**Excerpt to read**
******

Construction 6 years I.C. § 5-241.
Products Liability 10 years. I.C. § 6-1403
Against Decedent’s Estate 3 years unless earlier barred by SOL. I.C. § 6-1403. May, however, be pursued beyond the SOL, but only if there are insurance proceeds available and limited thereto.
Jury Composition and Rules:
Juries are typically composed of 12 jurors;
To render a verdict, ¾ (or 9 out of the 12) of the jurors muse agree on each special verdict line to render a favorable verdict for plaintiff.
Collateral Source Rule:
Sources of compensation from private, group, or governmental sources are deducted from the verdict with some exceptions. I.C. § 6-1606.
Medicare writedowns and other insurance writedowns are a deductible collateral source.
These collateral sources are deducted post-verdict.
Mandated Minimum Policy Limits For Motor Vehicle Operation:
Minimum Limits 25/50/15 I.C. § 49-1229, 49-117(18).
Required on all claims in excess of $10,000;
Two principles are important to remember: (1) a Guardian or conservator must be appointed by the Court which will authorize that person to sign the release for insurer and insured; and (2) Court approval is required. I.C. § 15-5-103.
Attorney Fee Claims:
I.C. § 12-120(4) – In personal injury actions where the amount of damages is less than $35,000 a party may recover attorney’s fees if:
A written demand (with very specific requirements) for payment of the claim and a statement of the claim was served upon the defendant’s insurer,
Not less than 60 days before the commencement of the action
If defendant tenders to the plaintiff, prior to the commencement of the lawsuit, an amount at least equal to ninety percent (90%) of the amount awarded to the plaintiff. In this case, no attorney fee claim is/can be awarded.
These claims are often mediated before discovery commences because the attorney’s fee claim could overtake and consume the original value of the initial claim.
This provision is an excellent incentive to dispose of low dollar claims.
PIP is not required coverage;
PIP subrogation is permissible if stated in the policy;
Medpay may be offered and Medpay subrogation is permissible.
Dog bite liability:
No strict liability;
Follows “one bite” rule;
Often the legal argument is based on “negligence per se”, which has the same or similar effect as strict liability. Typically, local ordinances are relied upon (i.e. leash laws, regulations requiring dogs to be controlled or in house or in an enclosed yard.;
Comparative fault of plaintiff permissible.
UM must be offered, but can be rejected by the insured if done in writing and is clear I.C. § 41-2502.
Anti-Stacking insurance policies are valid;
UM arbitration provisions are valid and enforceable;
If the BI limit is the same as the UM/UIM limit, the insured cannot collect,
Insurer is entitled to offset the liability payment against the UIM limit;
In a UM claim alleging a “Phantom vehicle”, policy language requiring evidence of contact is enforceable;
Pay undisputed amounts of all UM/UIM claims – This will be our advice in every case.

******

Saved data entries:
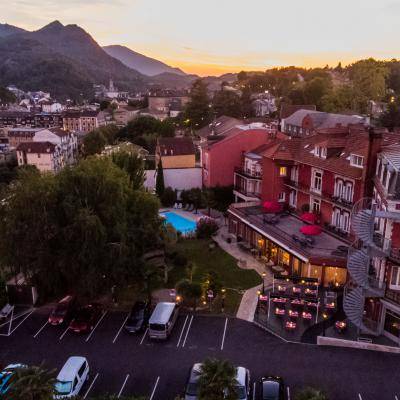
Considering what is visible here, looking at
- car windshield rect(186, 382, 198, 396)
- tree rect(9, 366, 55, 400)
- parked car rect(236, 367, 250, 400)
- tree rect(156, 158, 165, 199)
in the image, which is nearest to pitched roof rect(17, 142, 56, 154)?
tree rect(156, 158, 165, 199)

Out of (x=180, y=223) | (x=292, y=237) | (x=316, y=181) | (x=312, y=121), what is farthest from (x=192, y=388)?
(x=312, y=121)

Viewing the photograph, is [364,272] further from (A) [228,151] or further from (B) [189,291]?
(A) [228,151]

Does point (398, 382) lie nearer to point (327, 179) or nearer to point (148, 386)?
point (148, 386)

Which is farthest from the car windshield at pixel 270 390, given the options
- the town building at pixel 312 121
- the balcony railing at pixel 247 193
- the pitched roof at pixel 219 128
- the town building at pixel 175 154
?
the pitched roof at pixel 219 128

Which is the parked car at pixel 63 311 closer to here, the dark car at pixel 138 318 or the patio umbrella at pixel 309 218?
the dark car at pixel 138 318

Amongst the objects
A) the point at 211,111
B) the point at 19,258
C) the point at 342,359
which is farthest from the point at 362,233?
the point at 211,111

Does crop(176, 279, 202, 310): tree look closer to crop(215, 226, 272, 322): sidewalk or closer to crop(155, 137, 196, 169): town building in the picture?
crop(215, 226, 272, 322): sidewalk

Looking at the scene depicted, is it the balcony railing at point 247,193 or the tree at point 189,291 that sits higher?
the balcony railing at point 247,193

******

**Exercise details**
Answer these questions from the summary of claim rules:
(a) How many jurors are juries typically composed of?
(b) Under I.C. § 12-120(4), below what amount of damages may a party in a personal injury action recover attorney's fees?
(c) What minimum limits are given for motor vehicle operation?

**Response**
(a) 12 jurors
(b) $35,000
(c) 25/50/15